Exercise goal:
Reproduce word for word the part of the Peyto operations update starting at "Peyto has continued" and ending at "brought on production.".

Extracted text:
Peyto’s hedging practice with respect to propane and butane also continued throughout the fourth quarter. The following table summarizes the hedged volumes and prices for the upcoming years, effective March 6, 2013.

Propane Butane
Future Sales (bbls ) Average Price ($USD/bbl ) Future Sales (bbls ) Average Price ($USD/bbl )
2013 213,972 $33.95 15,345 $65.88

Activity Update

Peyto has continued its record level of activity into the first quarter of 2013. Nine rigs are drilling and four completions crews are following behind the drilling rigs. To the end of February, 17 gross (16.9 net) wells have been rig released and 14 gross (13.2 net) wells have been brought on production.

Current production is approximately 57,000 boe/d which includes 4,300 boe/d of new additions since early January. Over 5,000 boe/d of production awaits tie-in of 8.0 net wells that have been completed but are not yet onstream.

Over the first two months of 2013, two compressor expansion projects were completed. An additional 10 MMcf/d of compression was added to the Nosehill Plant taking the facility capacity to 120 MMcf/d. In addition, another 10 MMcf/d of compression was added to the Wildhay Plant taking it to a capacity of 70 MMcf/d.

Three plant construction projects are in the early stage of equipment fabrication with field work anticipated for the summer of 2013 and start-ups ranging from late summer to fall. The first project is a 30 MMcf/d addition to the Swanson Plant (taking it to 60 MMcf/d) for the accommodation of Ansell area growth volumes. In addition to the plant expansion, a 50 km strategic pipeline from Ansell to Swanson is currently under construction with targeted completion after breakup. The second project is a new Oldman North Plant to be located adjacent to the existing 125 MMcf/d Oldman Plant and initially designed for 40 MMcf/d. This plant will handle ongoing Cardium and Falher horizontal well development. A third new facility is planned for mid-fall for a new step-out area of Wilrich development that is presently undergoing early stage delineation drilling.

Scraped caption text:
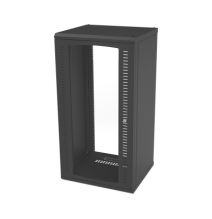 LINKEDPRO BY EPCOM SR1924GFP SR-1924-GFP Gabinete para Montaje en Pared Puerta de Cri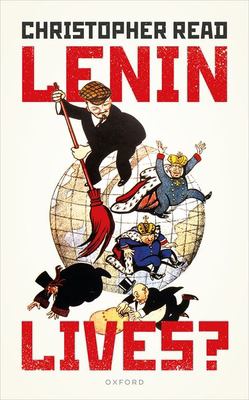 Imagen del vendedor de Lenin Lives? by Read, Christopher [Hardcover ] a la venta por booksXpress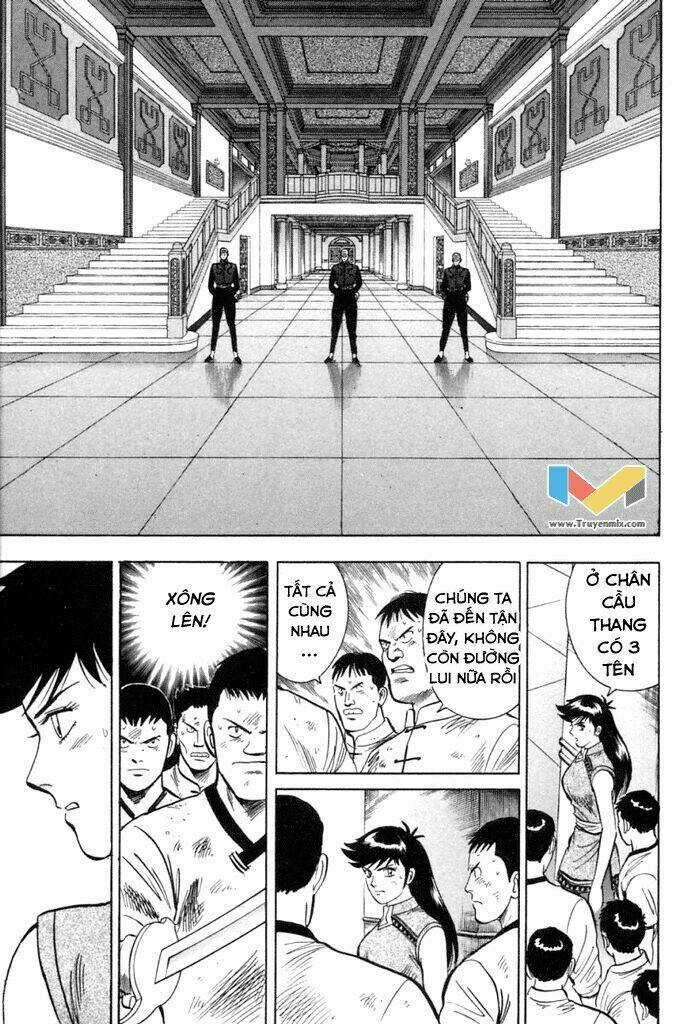 Hoàng Phi Hồng Phần 2 - Chapter 25 - Trang 7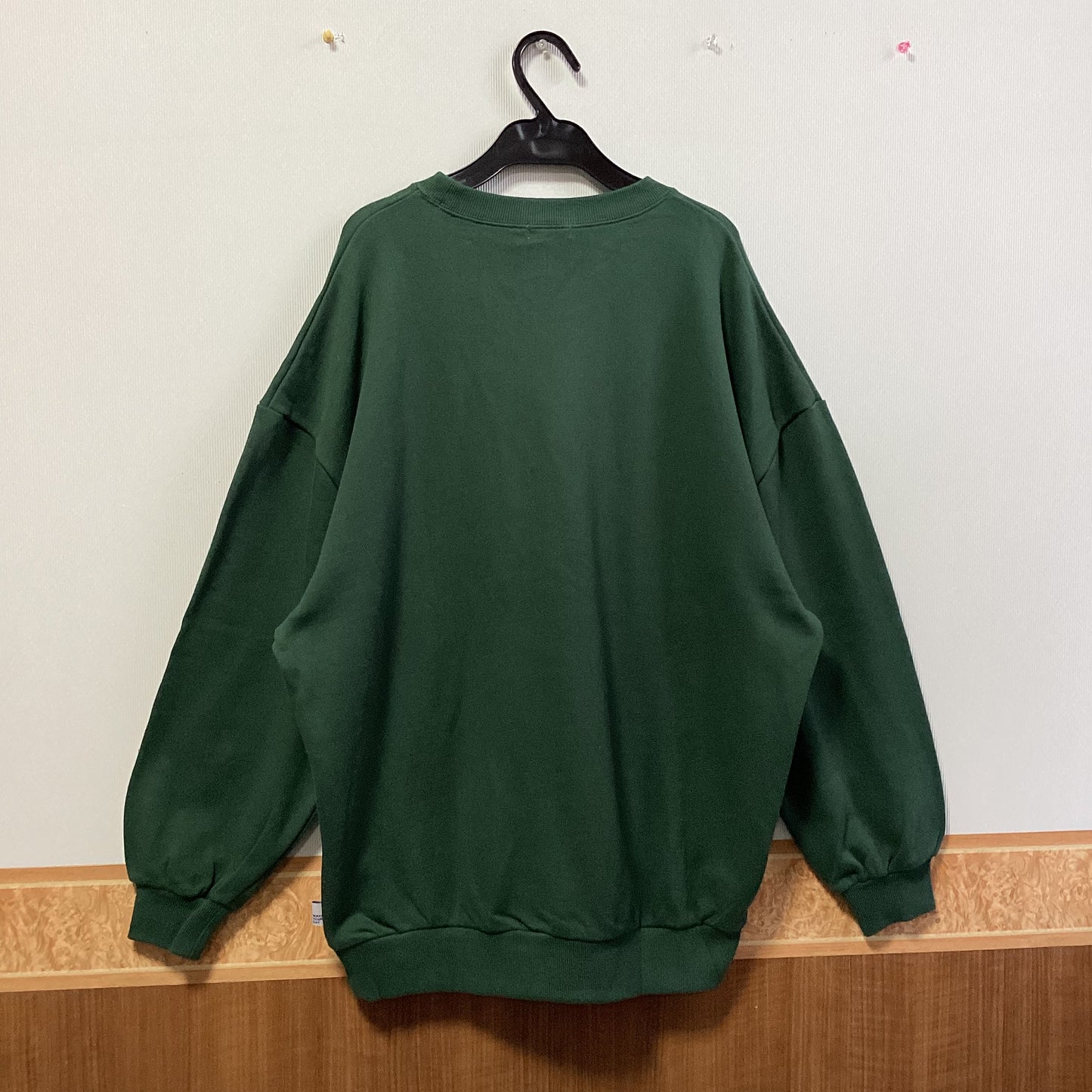 MAKE YOUR DAY ﾛｺﾞﾌﾟﾘﾝﾄｽｳｪｯﾄ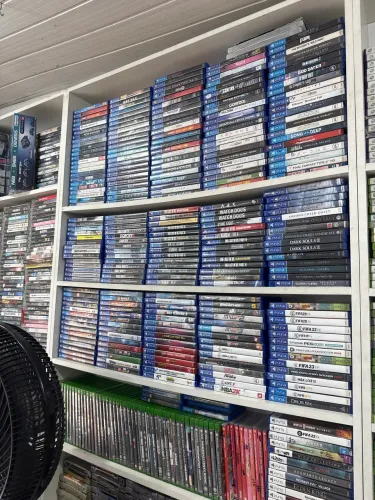 Jogos ps4 originais a partir de 50,00
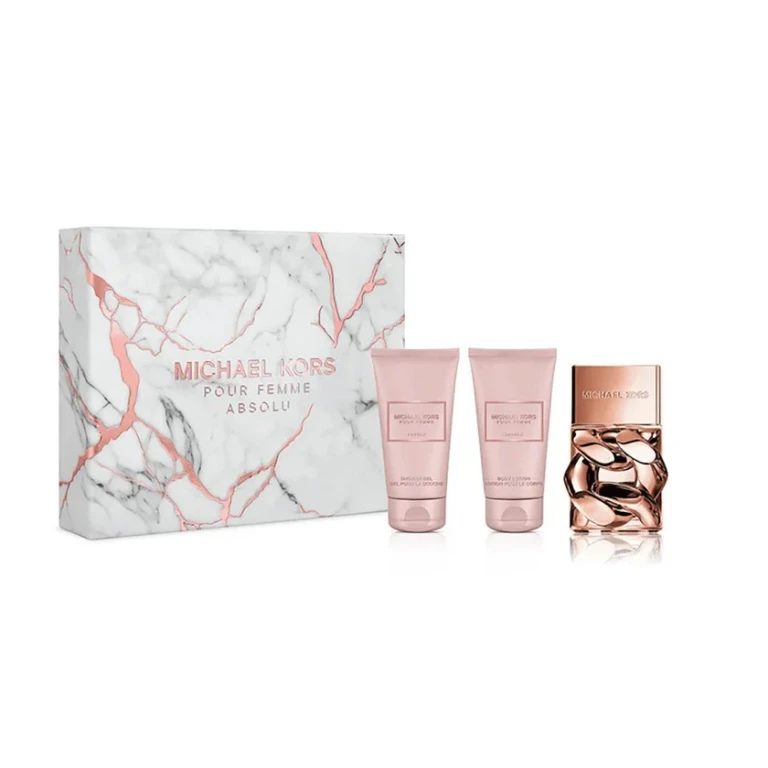 Pour Femme Absolu Gift Set 50ml With Shower Gel 50ml And Body Lotion 50ml 1 unit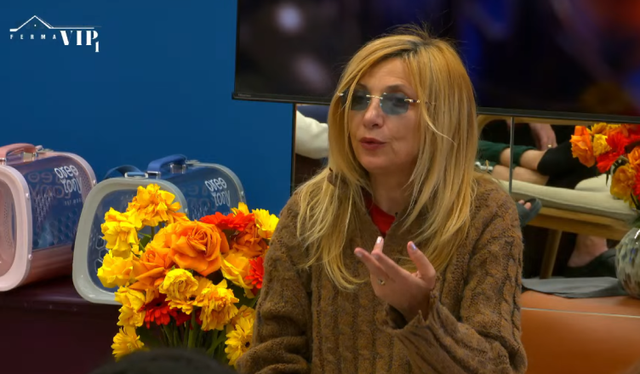 Kryefermeja e par&euml; e Ferma VIP 3, Moza Ahmeti ndan detyrat: Ju a rregulloj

Solution to the problem:
Peyto has continued its record level of activity into the first quarter of 2013. Nine rigs are drilling and four completions crews are following behind the drilling rigs. To the end of February, 17 gross (16.9 net) wells have been rig released and 14 gross (13.2 net) wells have been brought on production.